Items from a dataset:
## Start
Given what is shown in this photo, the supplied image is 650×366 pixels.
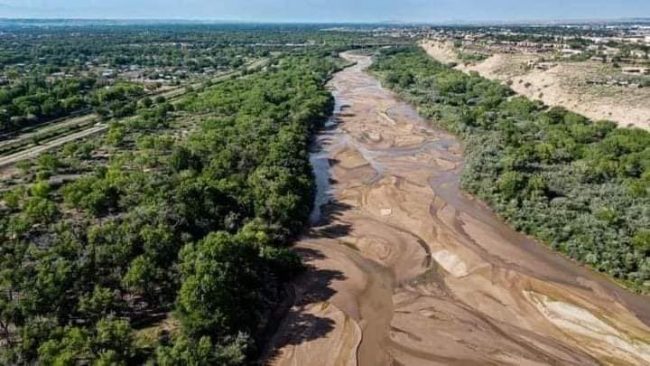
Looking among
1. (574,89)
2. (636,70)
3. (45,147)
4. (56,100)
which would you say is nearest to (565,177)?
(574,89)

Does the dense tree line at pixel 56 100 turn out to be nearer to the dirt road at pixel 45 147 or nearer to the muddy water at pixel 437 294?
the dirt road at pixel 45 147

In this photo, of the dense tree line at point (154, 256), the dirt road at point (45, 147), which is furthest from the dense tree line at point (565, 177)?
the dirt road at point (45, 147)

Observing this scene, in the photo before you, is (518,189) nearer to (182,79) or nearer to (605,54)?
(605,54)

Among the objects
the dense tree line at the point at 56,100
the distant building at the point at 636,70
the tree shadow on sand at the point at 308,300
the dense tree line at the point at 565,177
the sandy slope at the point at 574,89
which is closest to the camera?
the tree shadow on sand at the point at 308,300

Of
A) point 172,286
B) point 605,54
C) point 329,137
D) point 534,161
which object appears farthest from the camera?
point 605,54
## End
## Start
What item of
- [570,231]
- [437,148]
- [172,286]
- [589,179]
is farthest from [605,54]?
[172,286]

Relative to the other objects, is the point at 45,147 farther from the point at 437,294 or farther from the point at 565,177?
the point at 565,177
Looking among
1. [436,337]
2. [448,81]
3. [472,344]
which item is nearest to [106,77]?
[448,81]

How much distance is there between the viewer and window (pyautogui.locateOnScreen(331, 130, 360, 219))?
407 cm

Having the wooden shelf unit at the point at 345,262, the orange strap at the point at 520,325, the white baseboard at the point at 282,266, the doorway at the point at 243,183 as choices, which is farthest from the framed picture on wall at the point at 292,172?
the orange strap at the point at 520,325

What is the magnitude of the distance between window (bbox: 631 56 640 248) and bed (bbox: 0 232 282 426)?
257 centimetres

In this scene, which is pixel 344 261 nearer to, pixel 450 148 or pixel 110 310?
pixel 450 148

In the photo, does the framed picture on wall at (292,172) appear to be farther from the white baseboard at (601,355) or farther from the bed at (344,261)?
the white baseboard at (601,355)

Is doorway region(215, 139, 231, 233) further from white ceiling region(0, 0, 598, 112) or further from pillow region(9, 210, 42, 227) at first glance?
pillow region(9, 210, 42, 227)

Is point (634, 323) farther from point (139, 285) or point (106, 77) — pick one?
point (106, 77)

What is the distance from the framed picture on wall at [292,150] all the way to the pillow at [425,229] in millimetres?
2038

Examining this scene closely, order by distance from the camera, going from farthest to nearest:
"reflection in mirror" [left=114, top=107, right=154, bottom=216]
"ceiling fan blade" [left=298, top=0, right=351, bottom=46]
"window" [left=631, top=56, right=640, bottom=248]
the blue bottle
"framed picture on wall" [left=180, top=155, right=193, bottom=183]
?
## End
## Start
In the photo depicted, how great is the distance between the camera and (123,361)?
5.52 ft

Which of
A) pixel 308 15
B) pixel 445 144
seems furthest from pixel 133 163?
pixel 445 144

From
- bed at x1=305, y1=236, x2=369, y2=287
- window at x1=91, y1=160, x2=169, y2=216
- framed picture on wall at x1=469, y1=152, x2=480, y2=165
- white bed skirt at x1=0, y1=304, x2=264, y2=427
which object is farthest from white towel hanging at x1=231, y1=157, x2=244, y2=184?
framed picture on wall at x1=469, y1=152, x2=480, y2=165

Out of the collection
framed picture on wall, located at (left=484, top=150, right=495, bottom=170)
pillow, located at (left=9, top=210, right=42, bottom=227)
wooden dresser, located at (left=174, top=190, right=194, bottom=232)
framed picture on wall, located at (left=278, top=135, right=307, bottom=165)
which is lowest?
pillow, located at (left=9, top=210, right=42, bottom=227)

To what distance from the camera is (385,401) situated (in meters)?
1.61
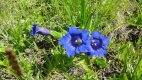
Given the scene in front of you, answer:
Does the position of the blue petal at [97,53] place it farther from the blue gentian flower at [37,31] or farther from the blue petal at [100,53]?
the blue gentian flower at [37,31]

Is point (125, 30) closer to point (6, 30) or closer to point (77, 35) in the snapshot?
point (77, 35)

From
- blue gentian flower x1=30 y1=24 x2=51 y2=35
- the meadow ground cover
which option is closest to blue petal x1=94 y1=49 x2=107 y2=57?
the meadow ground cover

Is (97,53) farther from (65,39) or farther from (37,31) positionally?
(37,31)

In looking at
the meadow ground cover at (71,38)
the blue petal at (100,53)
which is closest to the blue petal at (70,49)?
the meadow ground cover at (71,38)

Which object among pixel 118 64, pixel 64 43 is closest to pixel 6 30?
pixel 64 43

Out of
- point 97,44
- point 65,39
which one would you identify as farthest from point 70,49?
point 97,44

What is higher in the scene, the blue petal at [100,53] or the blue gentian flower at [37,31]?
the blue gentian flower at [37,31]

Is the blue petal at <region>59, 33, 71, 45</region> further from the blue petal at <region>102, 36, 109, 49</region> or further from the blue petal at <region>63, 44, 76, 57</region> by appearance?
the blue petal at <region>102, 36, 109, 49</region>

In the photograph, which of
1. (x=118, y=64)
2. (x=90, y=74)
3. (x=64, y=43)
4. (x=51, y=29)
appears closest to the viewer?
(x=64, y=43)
## End
## Task details:
Report every line of the entries above that contains the word "this", copying each such line in full.

## Correct result:
Given what is shown in this photo, the supplied image is 650×366 pixels.
In this photo, of the dense tree line at point (154, 256), the dirt road at point (45, 147), which is furthest from the dense tree line at point (565, 177)?
Observing this scene, in the photo before you, is (518,189) nearer to (182,79) or nearer to (605,54)?
In this scene, which is pixel 344 261 nearer to, pixel 450 148 or pixel 110 310?
Examining this scene closely, order by distance from the camera, going from farthest to nearest:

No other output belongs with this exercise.